Honduras has five registered political parties: PNH, PLH, Social Democrats (Partido Innovación Nacional y Social Demócrata: PINU-SD), Social Christians (Partido Demócrata-Cristiano: DC), and Democrat Unification (Partido Unificación Democrática: UD). The PNH and PLH have ruled the country for decades. In the last years, Honduras has had five Liberal presidents: Roberto Suazo Córdova, José Azcona del Hoyo, Carlos Roberto Reina, Carlos Roberto Flores and Manuel Zelaya, and two Nationalists: Rafael Leonardo Callejas Romero and Ricardo Maduro. The elections have been full of controversies, including questions about whether Azcona was born in Honduras or Spain, and whether Maduro should have been able to stand given he was born in Panama.

 

In 1963 a military coup was led against the democratically elected president Ramón Villeda Morales and a military junta was established to rule the country without holding elections until 1981, with varying executive leaders. In this year Roberto Suazo Córdova (LPH) was elected president and Honduras transferred from a military authoritarian regime to an electoral democracy.

 

In 1986, José Azcona del Hoyo was elected via the "Formula B," when Azcona did not obtain the majority of votes. However, 5 Liberal candidates and 4 Nationalists were running for president at that time, and the "Formula B" required all votes from all candidates from the same party to be added together. Azcona then became the president. In 1990, Rafael Callejas Romero won the election under the slogan "Llegó el momento del Cambio," (The time for Change has arrived), which was heavily criticized for resembling El Salvador's "ARENAs" political campaign. Callejas Romero gained a reputation for illicit enrichment.

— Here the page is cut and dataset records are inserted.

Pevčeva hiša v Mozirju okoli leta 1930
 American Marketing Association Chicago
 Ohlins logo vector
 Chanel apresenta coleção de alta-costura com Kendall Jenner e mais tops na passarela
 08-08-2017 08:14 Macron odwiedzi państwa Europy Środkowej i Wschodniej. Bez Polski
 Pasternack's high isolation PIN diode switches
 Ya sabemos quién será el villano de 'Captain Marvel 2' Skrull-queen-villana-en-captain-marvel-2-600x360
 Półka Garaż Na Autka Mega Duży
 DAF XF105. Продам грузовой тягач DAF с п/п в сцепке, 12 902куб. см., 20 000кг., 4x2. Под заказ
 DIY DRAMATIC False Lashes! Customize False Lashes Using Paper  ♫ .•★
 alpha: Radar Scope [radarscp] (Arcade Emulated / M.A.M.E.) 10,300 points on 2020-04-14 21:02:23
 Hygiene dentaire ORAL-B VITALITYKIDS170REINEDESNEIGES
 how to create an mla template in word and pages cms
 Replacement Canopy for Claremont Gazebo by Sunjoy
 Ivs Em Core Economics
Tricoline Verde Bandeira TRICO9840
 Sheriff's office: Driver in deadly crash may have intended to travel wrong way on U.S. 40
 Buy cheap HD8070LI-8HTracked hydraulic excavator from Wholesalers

Callejas has been the subject of several scandals and accusations in the last decade. In 1998, during Carlos Flores Facusse's mandate, Hurricane Mitch hit the country and all indications of economic growth were washed out in a period of 5 days.

 

In 2004 separate ballots were used for mayors, congress, and president. Many more candidates were registered for the 2005 election.

 

The Nationalist and Liberal parties are distinct political parties with their own dedicated band of supporters, but some have pointed out that their interests and policy measures throughout the 23 years of uninterrupted democracy have been very similar. They are often seen as primarily serving the interests of their own members, who receive jobs when their party gains power and lose them again when the other party does so. Both are seen as supportive of the elite who own most of the wealth in the country, with neither of them promoting socialist ideals, even though in many ways Honduras is run like a democratic version of an old socialist state, still with some price controls and nationalized electric and land-line telephone services.

 

However, President Maduro's administration "de-nationalized" the telecommunications sector in a move to promote the rapid diffusion of telecom services to the Honduran population. As of November 2005, there were around 10 private-sector telecom companies in the Honduran market, including two mobile phone companies.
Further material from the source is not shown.